On the other hand, NoSQL databases make use of field-value pairs in a document, similar to JSON.
For instance,
{
Course Code: 7654389
Title: “Tableau Training”,
Company: “Intellipaat”,
Training format: “Online”,
Price (in $): 150
}
Such documents are stored in a collection in NoSQL database as they are stored in a table in SQL. But, you can store any type of data you wish in any of the documents of NoSQL.
{
Course Code: 7654389
Title: “Tableau Training”,
Company: “Intellipaat”,
Training format: “Online”,
Price (in $): 150,
Rating: 5/5
Review:
[
{ name: “Alex” , text: “The course was very helpful in preparing for Tableau Certification.” },
]
}
Unlike SQL database, which is strict to allow any changes in data type and has a fixed data template, NoSQL employs more flexibility.
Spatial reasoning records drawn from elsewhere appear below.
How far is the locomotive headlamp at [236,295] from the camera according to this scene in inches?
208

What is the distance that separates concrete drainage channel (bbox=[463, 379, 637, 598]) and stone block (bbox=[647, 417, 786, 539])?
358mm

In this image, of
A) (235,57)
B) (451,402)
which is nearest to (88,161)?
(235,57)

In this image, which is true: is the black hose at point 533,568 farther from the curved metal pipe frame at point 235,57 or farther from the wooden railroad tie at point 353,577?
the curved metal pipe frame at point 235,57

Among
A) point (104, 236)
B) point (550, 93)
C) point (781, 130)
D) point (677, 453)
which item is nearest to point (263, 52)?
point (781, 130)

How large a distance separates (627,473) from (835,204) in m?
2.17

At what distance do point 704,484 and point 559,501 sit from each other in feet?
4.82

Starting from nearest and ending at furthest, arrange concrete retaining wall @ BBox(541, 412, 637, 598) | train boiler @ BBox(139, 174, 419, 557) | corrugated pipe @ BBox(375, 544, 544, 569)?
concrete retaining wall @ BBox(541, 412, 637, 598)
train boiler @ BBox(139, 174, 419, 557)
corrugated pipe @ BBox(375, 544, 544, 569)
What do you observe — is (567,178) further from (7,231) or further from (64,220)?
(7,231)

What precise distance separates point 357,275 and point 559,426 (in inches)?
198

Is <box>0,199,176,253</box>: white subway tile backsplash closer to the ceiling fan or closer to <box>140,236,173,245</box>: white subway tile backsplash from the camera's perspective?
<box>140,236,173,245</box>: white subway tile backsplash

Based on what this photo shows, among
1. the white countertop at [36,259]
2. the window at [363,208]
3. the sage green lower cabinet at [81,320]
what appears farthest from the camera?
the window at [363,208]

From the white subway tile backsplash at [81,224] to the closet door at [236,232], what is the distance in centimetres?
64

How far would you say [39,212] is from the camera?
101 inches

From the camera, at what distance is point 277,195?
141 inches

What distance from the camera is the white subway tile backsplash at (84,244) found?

However, sometimes a lot of changes lead to consistency issues.
Now, we will talk about the two most important criteria that will decide your selection- Schema structure and Data Integrity. Read below-
The tables in the SQL database refer to the schema structure, which contains information about the following parameters:
Primary key: A unique field that can help you identify a record uniquely; for instance, Course Code in the above table
Relationship: Refers to logical links between two and more data fields in a table. Functionality like Triggers, Views, Stored Procedures, Joins, etc.
Most SQL Developers decide and define the schema structure including any of these functionalities in their table before implementing or applying any business logic to modify and/or update the table. This is because it becomes complex to make significant changes later.
On the contrary, as mentioned, NoSQL is formative and the data can be modified and added anywhere at any time. You need not mention a predefined document design. In MongoDB,
db.table_course.insert command lets you create a new document if it wasn’t created before. It will by default add a unique _id to every document present in a collection.
As you know while working with two SQL tables, you can relate them with a foreign key field. This refers to data integrity. If we have a project table, the project_id will be the foreign key and the rules could be defined as:
In this case, it is complex for Developers and Database Administrators to edit or delete records, resulting in inconsistent databases. There is no data integrity operation available with NoSQL databases. Each document acts as an independent source of information about an item.
Ultimately, the choice between SQL and NoSQL databases cannot be concluded based on the differences between them but on the project requirements. If your application has a fixed structure and doesn’t need frequent modifications, SQL is a preferable database.
Conversely, if you have applications where data is changing frequently and growing rapidly like in Big Data Analytics, NoSQL is the best option. SQL is still a widely used database and will not easily die out even with the introduction of other database technology.